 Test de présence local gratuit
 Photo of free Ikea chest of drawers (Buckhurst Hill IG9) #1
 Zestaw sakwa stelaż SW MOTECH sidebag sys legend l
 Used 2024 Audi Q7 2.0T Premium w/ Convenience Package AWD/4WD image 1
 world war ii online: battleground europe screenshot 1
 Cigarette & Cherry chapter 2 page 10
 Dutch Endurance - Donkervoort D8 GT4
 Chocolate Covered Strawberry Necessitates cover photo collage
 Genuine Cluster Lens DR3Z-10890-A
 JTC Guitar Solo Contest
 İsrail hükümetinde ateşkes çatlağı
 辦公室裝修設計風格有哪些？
· · ·
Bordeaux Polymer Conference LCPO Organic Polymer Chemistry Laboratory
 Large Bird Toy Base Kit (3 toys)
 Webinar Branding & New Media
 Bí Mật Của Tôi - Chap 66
· · ·
• [WRITTEN TASK]
Reproduce only the lines from the one containing "Test de présence local gratuit" through the one containing "辦公室裝修設計風格有哪些？" in the records above, changing "Guitar" to "Piano" and leaving everything else unchanged.

• [TASK ANSWER]
 Test de présence local gratuit
 Photo of free Ikea chest of drawers (Buckhurst Hill IG9) #1
 Zestaw sakwa stelaż SW MOTECH sidebag sys legend l
 Used 2024 Audi Q7 2.0T Premium w/ Convenience Package AWD/4WD image 1
 world war ii online: battleground europe screenshot 1
 Cigarette & Cherry chapter 2 page 10
 Dutch Endurance - Donkervoort D8 GT4
 Chocolate Covered Strawberry Necessitates cover photo collage
 Genuine Cluster Lens DR3Z-10890-A
 JTC Piano Solo Contest
 İsrail hükümetinde ateşkes çatlağı
 辦公室裝修設計風格有哪些？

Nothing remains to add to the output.